См. статью «Любовь» - Давид Гроссман
Шрифт:
Интервал:
Закладка:
— Нет, не помогает. Я застрял. Вассерман подвел меня. Он ввел в свой рассказ младенца.
— Так, может, стоит вывести этого младенца?
— Нет, нет! Если младенец прибыл, он, как видно, должен быть там. Необходим. Ты ведь знаешь, как я пишу.

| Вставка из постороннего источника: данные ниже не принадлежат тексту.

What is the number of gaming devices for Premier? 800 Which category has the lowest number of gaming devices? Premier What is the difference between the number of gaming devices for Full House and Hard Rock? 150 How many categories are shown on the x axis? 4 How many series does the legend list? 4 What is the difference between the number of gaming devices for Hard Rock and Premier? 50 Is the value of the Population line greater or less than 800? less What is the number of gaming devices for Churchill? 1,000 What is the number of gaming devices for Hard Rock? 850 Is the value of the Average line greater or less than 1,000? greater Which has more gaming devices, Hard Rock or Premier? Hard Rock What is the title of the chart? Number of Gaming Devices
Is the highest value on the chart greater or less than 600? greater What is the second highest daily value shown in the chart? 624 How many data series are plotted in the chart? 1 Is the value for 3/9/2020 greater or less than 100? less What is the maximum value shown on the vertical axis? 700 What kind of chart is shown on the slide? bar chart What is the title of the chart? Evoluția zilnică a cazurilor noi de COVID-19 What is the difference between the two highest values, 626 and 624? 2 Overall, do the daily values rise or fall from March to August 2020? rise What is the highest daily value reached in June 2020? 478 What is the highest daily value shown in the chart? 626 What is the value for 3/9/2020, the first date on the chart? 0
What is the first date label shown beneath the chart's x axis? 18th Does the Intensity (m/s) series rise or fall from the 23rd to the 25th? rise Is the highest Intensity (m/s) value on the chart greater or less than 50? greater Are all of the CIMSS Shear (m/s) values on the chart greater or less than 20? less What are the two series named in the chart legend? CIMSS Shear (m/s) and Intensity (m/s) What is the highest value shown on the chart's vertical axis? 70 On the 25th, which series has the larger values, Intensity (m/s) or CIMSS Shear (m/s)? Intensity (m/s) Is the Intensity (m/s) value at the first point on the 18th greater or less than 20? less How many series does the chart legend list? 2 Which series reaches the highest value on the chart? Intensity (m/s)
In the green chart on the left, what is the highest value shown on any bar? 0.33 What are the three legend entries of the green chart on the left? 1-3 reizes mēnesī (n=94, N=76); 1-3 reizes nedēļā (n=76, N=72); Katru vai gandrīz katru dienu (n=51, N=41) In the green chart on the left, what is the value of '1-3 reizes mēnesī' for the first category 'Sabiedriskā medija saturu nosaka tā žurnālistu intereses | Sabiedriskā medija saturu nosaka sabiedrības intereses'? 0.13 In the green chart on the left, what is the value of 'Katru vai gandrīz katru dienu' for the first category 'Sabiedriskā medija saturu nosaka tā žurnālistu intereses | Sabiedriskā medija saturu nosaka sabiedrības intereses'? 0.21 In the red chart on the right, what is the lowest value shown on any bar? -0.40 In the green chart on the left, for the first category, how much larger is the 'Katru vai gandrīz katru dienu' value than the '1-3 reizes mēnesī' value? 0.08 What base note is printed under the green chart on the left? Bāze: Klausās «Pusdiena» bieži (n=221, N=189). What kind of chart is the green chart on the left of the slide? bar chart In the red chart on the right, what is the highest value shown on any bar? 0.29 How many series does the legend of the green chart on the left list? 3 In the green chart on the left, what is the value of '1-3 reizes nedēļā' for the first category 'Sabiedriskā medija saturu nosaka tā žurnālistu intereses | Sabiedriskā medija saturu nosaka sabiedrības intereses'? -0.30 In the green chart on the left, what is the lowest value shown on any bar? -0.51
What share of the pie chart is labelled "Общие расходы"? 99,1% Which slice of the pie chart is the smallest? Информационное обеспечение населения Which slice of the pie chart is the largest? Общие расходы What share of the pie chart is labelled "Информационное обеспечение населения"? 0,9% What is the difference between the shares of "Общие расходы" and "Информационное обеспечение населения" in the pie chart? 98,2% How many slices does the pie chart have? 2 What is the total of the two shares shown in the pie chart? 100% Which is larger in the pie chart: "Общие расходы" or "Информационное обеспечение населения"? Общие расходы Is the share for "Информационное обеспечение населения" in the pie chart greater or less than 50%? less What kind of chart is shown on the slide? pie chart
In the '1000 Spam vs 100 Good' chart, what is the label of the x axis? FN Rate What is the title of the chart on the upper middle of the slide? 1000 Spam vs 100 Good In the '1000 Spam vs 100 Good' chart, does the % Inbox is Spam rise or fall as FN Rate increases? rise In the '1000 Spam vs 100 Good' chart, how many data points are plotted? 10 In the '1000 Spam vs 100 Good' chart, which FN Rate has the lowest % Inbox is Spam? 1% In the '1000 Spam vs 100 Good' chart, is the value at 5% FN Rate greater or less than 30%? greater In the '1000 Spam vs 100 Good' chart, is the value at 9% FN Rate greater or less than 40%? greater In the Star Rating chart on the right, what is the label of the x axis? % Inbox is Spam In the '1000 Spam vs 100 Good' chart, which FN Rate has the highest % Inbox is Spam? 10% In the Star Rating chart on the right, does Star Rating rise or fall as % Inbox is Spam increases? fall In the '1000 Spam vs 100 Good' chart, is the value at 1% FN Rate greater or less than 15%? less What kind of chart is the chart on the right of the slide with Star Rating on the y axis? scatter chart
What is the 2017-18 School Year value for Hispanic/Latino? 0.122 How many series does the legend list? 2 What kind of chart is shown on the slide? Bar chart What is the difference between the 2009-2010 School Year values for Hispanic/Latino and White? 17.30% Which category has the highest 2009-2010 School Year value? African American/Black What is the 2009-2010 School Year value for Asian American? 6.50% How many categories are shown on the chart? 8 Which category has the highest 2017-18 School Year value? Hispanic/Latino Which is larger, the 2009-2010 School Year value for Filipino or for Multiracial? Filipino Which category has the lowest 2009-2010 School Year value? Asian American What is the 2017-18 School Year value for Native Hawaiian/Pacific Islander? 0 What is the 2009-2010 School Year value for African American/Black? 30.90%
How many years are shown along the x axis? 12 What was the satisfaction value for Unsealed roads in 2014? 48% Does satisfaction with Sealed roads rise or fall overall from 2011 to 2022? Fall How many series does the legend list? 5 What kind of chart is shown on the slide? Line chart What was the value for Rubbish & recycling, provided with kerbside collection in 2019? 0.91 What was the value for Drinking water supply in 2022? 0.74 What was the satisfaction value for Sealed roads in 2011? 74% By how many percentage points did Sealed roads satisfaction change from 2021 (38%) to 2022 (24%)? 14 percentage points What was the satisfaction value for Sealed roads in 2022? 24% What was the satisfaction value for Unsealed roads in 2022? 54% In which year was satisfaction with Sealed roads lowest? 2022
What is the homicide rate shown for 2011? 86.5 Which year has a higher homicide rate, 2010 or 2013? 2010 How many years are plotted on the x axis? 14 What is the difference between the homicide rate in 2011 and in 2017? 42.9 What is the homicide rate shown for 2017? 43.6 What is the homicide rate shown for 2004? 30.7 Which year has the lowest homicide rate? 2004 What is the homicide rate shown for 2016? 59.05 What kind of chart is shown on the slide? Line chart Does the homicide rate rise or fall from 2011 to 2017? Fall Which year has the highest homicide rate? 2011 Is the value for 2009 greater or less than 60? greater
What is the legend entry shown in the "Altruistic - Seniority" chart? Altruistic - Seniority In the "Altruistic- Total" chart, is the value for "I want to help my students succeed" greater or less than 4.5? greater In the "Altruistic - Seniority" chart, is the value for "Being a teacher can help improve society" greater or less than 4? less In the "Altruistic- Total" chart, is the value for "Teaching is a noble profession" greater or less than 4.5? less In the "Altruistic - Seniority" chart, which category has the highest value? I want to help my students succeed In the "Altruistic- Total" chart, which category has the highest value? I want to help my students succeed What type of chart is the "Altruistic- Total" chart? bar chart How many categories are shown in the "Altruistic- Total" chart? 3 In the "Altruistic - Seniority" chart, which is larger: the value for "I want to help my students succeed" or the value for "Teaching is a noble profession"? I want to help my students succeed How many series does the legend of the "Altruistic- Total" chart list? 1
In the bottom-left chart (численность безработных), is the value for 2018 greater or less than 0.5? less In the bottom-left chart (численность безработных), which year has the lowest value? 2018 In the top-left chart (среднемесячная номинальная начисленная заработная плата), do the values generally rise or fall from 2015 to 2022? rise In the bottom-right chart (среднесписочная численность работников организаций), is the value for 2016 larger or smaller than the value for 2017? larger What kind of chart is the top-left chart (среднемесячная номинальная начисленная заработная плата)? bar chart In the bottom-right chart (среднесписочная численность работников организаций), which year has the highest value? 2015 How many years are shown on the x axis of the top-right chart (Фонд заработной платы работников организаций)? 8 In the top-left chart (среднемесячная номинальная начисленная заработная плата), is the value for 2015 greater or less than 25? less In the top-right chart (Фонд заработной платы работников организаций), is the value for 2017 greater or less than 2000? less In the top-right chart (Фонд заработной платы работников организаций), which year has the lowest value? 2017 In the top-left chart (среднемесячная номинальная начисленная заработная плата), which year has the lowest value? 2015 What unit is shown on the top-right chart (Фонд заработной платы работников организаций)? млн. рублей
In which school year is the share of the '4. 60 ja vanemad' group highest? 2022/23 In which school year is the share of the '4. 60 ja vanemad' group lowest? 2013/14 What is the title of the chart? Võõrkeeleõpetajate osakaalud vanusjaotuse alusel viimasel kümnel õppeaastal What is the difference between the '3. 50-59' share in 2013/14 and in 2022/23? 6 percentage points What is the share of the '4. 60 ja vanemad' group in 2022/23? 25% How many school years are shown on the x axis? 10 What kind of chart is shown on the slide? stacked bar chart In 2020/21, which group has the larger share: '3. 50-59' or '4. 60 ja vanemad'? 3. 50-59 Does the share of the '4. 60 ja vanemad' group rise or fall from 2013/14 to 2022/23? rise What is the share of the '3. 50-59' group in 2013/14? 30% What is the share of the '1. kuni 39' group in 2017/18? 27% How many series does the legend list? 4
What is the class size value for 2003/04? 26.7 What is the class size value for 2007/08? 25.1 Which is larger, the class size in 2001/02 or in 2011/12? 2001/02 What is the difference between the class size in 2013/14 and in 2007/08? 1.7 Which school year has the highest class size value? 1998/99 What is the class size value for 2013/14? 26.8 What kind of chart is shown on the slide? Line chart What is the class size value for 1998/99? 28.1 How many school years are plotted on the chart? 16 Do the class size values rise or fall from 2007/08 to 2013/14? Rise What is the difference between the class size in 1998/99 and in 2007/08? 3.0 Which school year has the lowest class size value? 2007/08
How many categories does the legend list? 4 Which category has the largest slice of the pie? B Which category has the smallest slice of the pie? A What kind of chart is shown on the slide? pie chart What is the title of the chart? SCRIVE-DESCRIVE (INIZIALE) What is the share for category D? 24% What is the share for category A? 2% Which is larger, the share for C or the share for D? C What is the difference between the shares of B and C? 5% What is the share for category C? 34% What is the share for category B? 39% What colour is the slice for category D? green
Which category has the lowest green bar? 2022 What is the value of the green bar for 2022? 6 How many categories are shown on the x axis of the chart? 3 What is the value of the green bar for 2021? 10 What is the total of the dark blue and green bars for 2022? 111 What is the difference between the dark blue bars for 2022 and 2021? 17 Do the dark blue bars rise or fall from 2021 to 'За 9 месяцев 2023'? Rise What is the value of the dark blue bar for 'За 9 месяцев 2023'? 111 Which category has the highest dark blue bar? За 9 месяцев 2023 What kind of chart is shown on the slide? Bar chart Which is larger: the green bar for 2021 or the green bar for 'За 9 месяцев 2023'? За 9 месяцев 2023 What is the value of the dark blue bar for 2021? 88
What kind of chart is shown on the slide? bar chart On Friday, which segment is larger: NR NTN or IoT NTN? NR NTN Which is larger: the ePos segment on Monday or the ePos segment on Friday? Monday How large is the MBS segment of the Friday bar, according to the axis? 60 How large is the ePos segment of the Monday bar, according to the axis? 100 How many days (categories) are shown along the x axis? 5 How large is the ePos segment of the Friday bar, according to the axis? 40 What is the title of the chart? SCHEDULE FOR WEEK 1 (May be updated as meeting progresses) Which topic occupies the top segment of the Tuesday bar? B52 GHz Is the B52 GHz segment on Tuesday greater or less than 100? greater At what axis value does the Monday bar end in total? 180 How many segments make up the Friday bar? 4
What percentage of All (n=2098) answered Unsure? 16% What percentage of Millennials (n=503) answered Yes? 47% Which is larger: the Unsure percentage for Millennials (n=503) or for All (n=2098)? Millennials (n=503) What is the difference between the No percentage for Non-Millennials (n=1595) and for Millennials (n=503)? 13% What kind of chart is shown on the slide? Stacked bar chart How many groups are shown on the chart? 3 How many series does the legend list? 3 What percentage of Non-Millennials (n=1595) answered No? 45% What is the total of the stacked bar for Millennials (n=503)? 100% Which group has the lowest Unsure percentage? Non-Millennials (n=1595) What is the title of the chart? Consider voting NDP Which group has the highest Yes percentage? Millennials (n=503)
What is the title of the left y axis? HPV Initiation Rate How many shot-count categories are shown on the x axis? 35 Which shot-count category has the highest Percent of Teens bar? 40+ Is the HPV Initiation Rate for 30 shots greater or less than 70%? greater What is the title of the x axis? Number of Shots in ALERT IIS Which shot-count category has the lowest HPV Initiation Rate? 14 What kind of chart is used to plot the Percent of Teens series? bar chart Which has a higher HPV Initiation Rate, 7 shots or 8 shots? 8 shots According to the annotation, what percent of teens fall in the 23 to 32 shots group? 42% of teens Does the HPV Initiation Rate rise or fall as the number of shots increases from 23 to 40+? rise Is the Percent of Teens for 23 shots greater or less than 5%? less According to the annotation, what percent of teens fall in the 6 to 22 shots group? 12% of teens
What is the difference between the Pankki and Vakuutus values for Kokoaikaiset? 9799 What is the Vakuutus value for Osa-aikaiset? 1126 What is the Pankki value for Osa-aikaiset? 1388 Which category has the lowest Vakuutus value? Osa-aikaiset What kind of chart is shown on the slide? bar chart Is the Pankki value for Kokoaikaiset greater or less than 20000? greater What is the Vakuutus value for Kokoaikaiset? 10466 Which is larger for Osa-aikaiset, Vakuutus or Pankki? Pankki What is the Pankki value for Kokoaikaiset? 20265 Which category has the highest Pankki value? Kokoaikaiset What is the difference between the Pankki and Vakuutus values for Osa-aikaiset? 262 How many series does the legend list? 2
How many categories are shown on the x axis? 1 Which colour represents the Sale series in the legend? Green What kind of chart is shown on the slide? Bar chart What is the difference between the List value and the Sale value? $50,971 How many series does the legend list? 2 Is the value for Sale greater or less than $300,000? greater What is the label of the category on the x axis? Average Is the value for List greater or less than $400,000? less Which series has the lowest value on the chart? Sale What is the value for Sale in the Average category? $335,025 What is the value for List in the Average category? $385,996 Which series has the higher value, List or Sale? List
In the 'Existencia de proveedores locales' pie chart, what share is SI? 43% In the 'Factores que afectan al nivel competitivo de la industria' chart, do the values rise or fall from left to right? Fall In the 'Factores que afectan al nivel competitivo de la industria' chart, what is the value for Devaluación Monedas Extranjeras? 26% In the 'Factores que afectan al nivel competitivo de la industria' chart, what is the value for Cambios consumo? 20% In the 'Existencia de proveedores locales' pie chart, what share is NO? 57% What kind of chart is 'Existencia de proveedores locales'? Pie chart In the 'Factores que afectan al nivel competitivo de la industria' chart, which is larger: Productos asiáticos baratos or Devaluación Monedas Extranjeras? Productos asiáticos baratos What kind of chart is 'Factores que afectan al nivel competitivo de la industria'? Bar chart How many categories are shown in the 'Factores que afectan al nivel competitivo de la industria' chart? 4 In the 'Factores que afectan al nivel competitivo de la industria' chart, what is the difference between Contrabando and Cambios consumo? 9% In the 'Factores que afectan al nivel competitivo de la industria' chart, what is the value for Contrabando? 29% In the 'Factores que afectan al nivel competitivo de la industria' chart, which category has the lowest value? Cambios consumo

Я только записываю то, что мне предложено записать, цитирую то, что уже сказано где-то в другом месте. Но на этот раз у меня нет сил. И главное — не понимаю, чего этот младенец хочет от меня! Я с трудом справляюсь с моим первым младенцем. В самом деле, в последнее время со мной происходит что-то нехорошее. Я боюсь даже говорить об этом. Иногда у меня нет сил перетащить себя из одного мгновения в следующее. Люди возбуждают во мне ненависть. Не обычное мое отвращение к ним: настоящую ненависть. У меня не хватает смелости противостоять их бессмысленной жизнедеятельности. Я иду по улице и чувствую, как мощное течение всеобщей суеты утягивает меня на дно. Слезы, например.
— Прости?..
— Я смотрю в их лица и знаю, что за тончайшей пленкой человеческой кожи скрываются слезы — где-то там, в слезном мешке.
— Люди, как правило, не плачут на улицах.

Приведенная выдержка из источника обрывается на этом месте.